At least one worker at the JFK8 warehouse in Staten Island has died of COVID-19 so far, and several others have fallen ill. As recently as this past weekend, employees at the facility were receiving additional newly confirmed cases at the facility. One of the plaintiffs in the suit alleges that after she contracted the novel coronavirus at work in the warehouse, “she awoke to find her cousin with whom she lived dead in their bathroom” after he developed COVID-19 symptoms. She requested paid quarantine leave from the company under the terms of New York law, the suit says, but Amazon failed to pay her.

Aside from that back pay, however, the plaintiffs do not seek any financial damages for past harm, according to the complaint. “All they seek is an order requiring Amazon to comply with public health guidance to prevent more harm in the future.”

A former Amazon employee, Christian Smalls, spoke out about the unsafe conditions at JFK8 back in March and organized an employee walkout in protest. Amazon promptly fired him. A few days later, reporters at Vice Motherboard obtained an internal memo about Smalls’ firing, in which Amazon senior leadership determined to make Smalls the face of the entire organization movement and disparage him while doing so.

“If possible, make him the face of the entire union/organizing movement,” the company’s general counsel, David Zapolsky, wrote in the memo. “He’s not smart, or articulate, and to the extent the press wants to focus on us versus him, we will be in a much stronger PR position than simply explaining for the umpteenth time how we’re trying to protect workers.”

Amazon also fired several other employees who spoke out about working conditions in the company’s warehouses amid the COVID-19 crisis.

The Office of New York State Attorney General Letitia James in late April began an investigation into the health and safety practices at Amazon’s New York warehouses. “The information so far available to us raises concerns that Amazon’s health and safety measures taken in response to the COVID-19 pandemic are so inadequate that they may violate several provisions of the Occupational Safety and Health Act,” James’ staff wrote in an April 22 letter.

“Many workers are fearful about speaking out about their concerns following the termination of Mr.
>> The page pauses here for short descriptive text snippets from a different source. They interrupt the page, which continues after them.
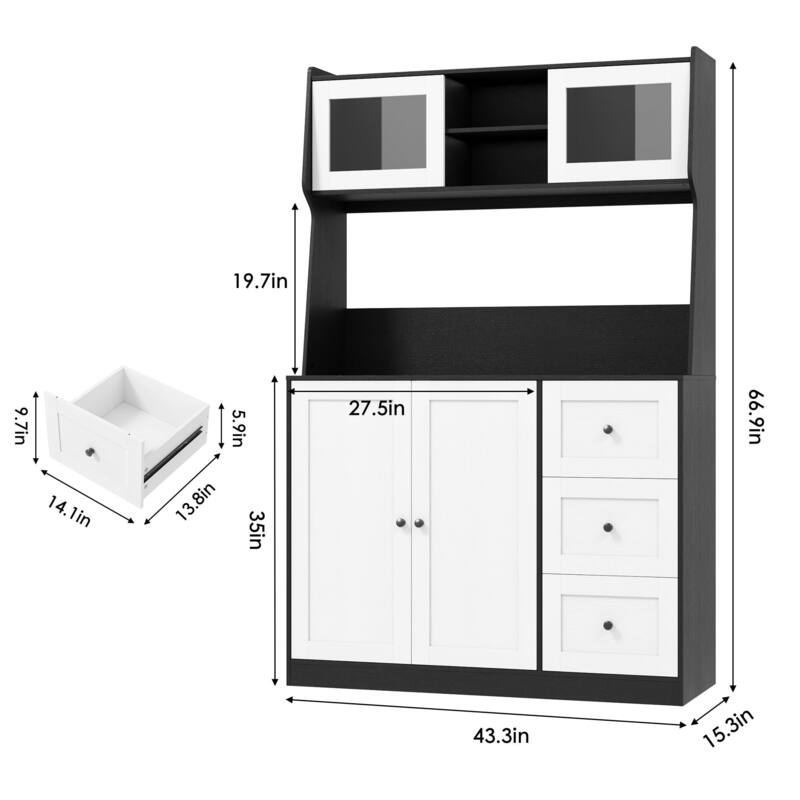 67" Tall Kitchen Hutch Storage Cabinet, Farmhosue Coffee Bar Cabinet with 3 Drawers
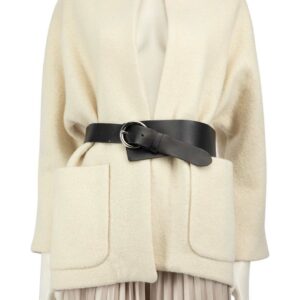 ba&sh Cream Wool Leather Belt Detail Coat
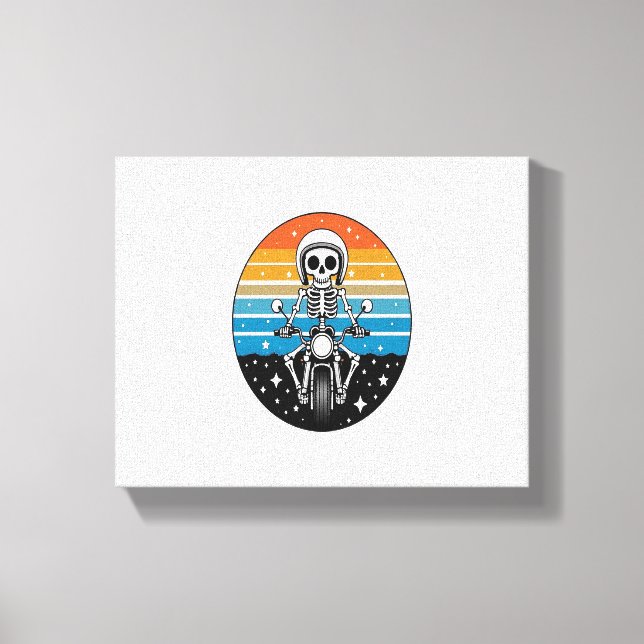 Motorcykel i Skeleton Riding Canvastryck (Framsida)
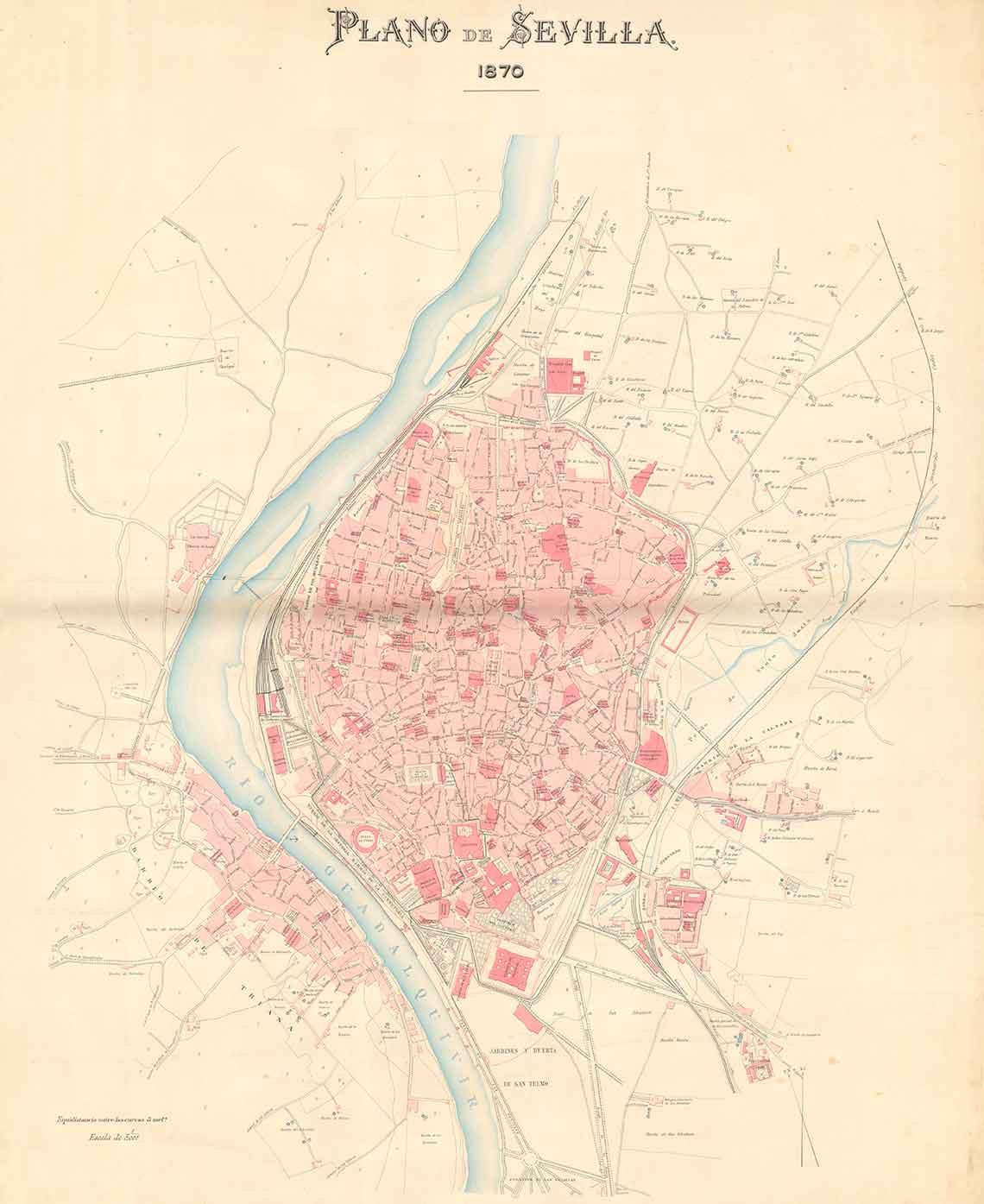 Figura 4. Plano de Sevilla, [Cuerpo de Estado Mayor, comandante Pedro García Falces, teniente Luis Moncada], 1870. Fuente: Cartoteca del Centro Geográfico del Ejército (Madrid), Ar. G-T.7-C.2-430.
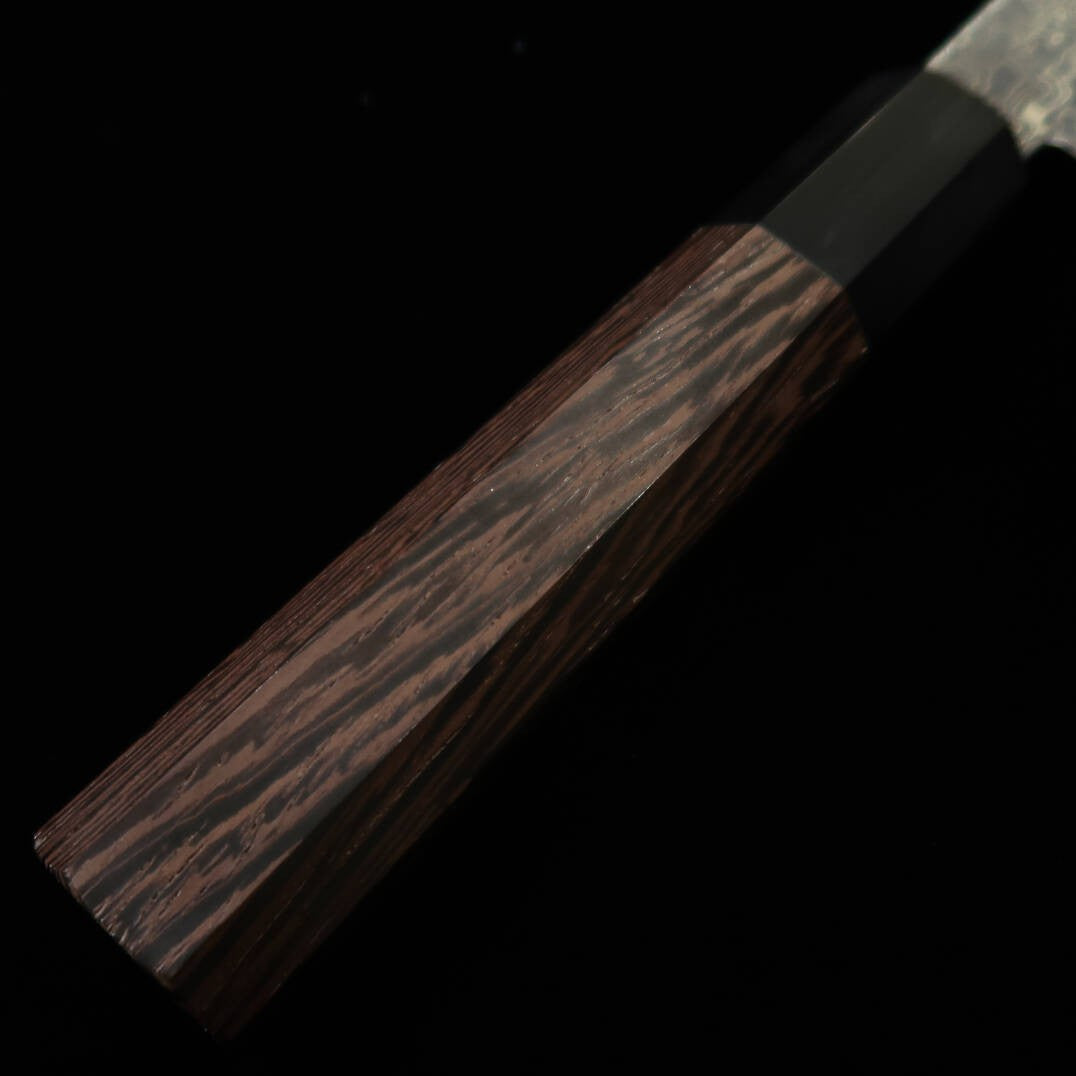 三浦MIURA 切付牛刀 流氷 SG2 黒染めダマスカス 黒水牛ウェンジ八角柄(240mm)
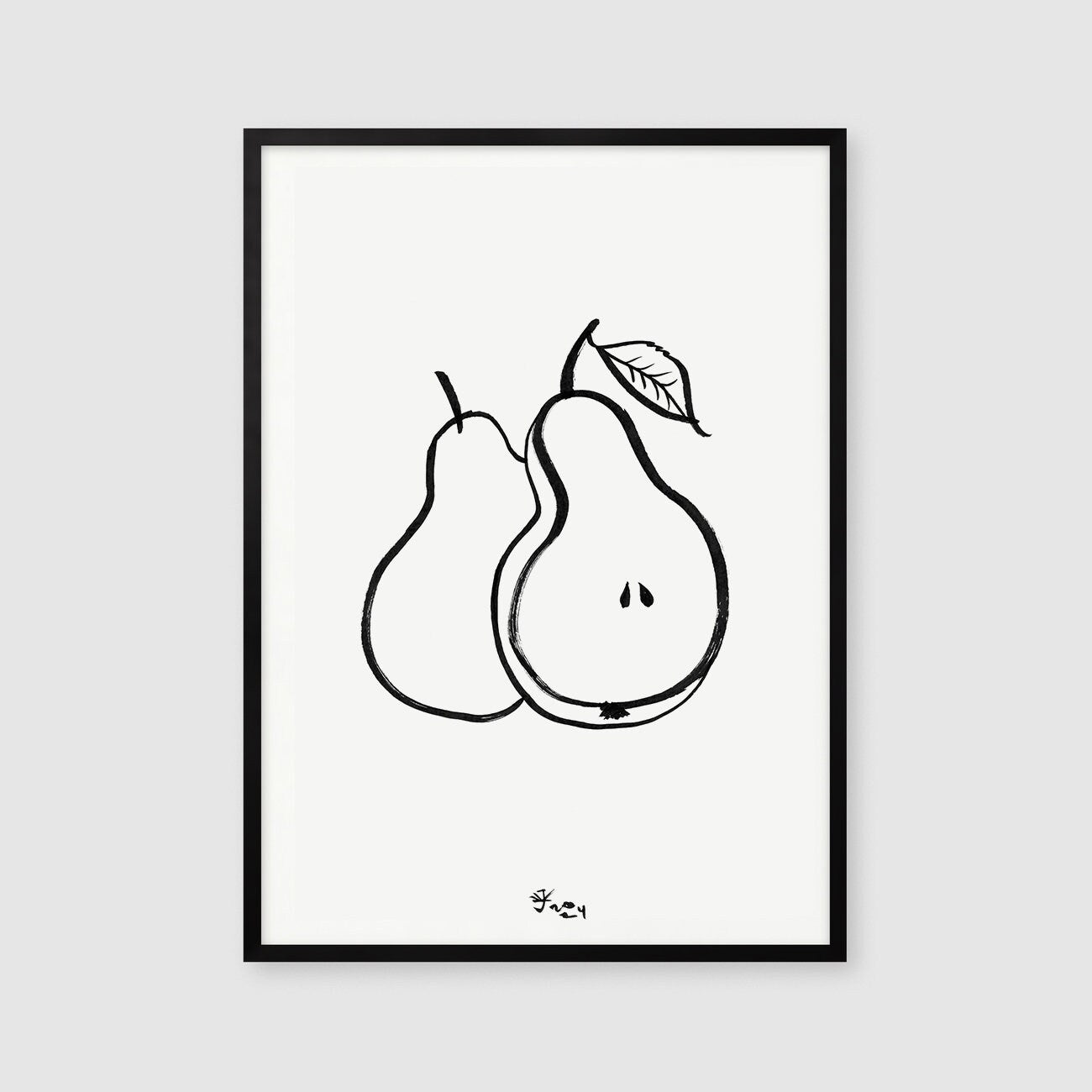 Pear Digital Download Print, Kitchen Wall Art, Fruit Decor, Minimalistic Pears Drawing, Black And White Kitchen Art, Vitamins Print, Bio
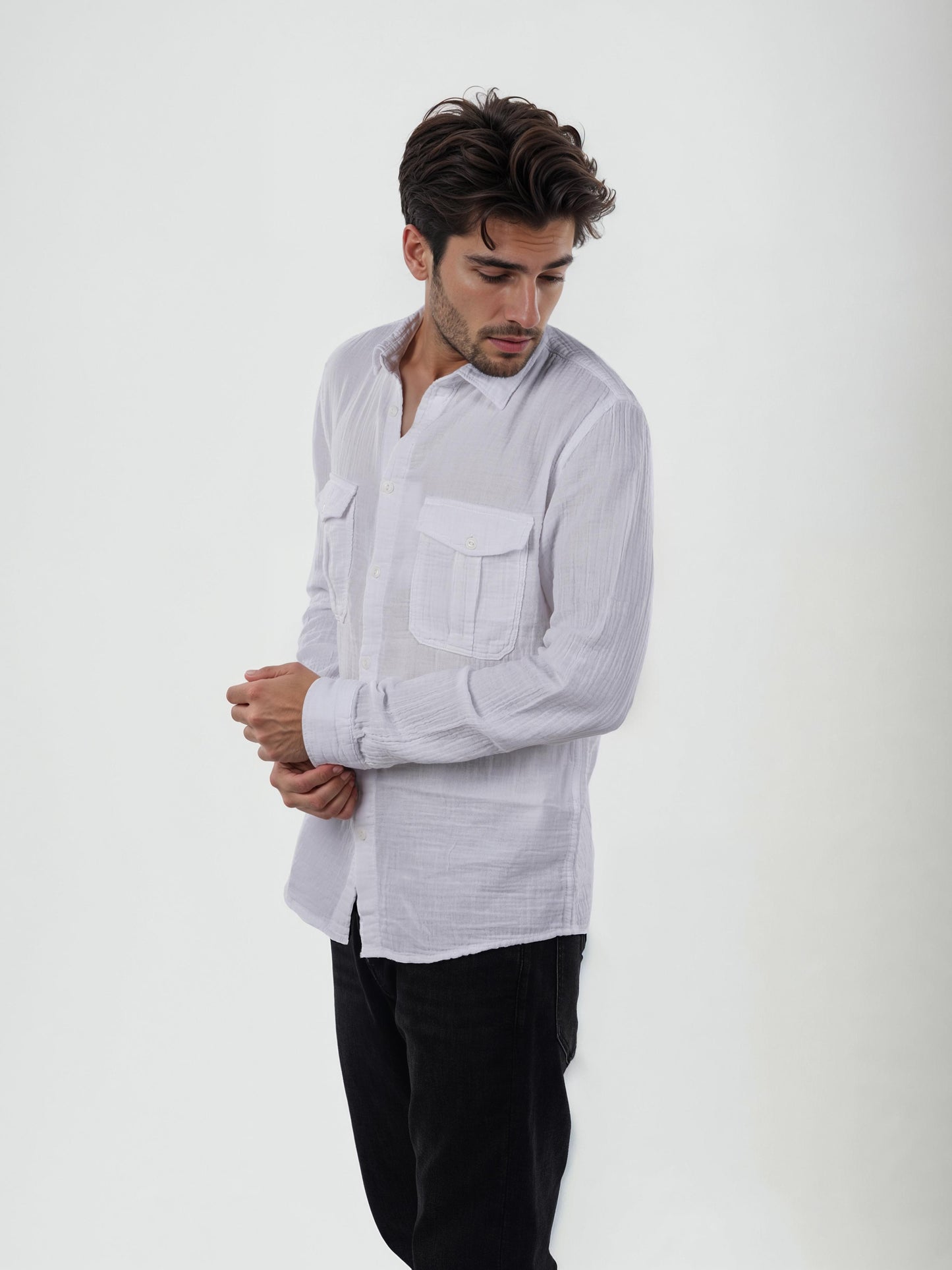 White Solid Cotton Shirt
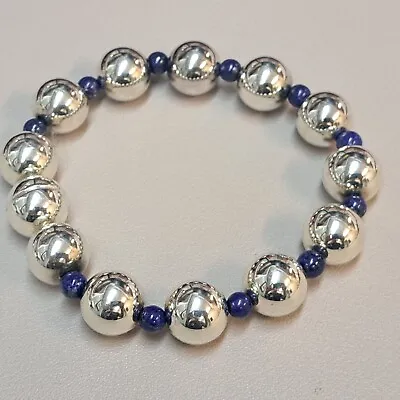 Milor Italy 925 Sterling Silver Beads Lapis Lazuli Bracelet Sz 7.6 • $55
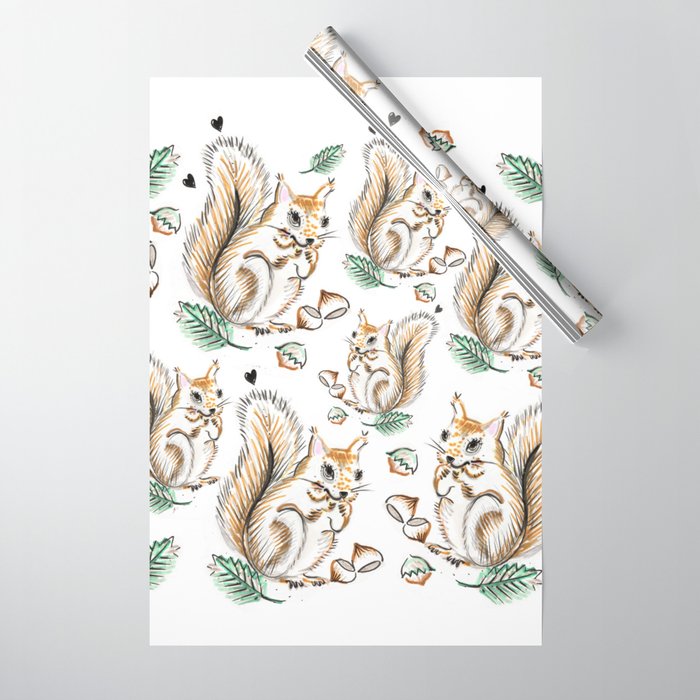 squirrel wrapping paper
Smalls’ employment,” the letter added. “This is a particularly dangerous message to send during a pandemic, when chilling worker speech about health and safety practices could literally be a matter of life and death.”

An Amazon spokesperson in a statement to Ars stressed that the company follows the guidance of applicable health authorities, including the CDC and WHO in addition to state regulators. “We are saddened by the tragic impact COVID-19 has had on communities across the globe, including on some Amazon team members and their family and friends,” the spokesperson said, adding that the company offered “unlimited” time away from work from early March through May 1 and that the company has invested $4 billion on “COVID-related initiatives” to date, “including over $800 million in the first half of this year on safety measures like temperature checks, masks, gloves, enhanced cleaning and sanitization, extended pay and benefits options, testing, and more.”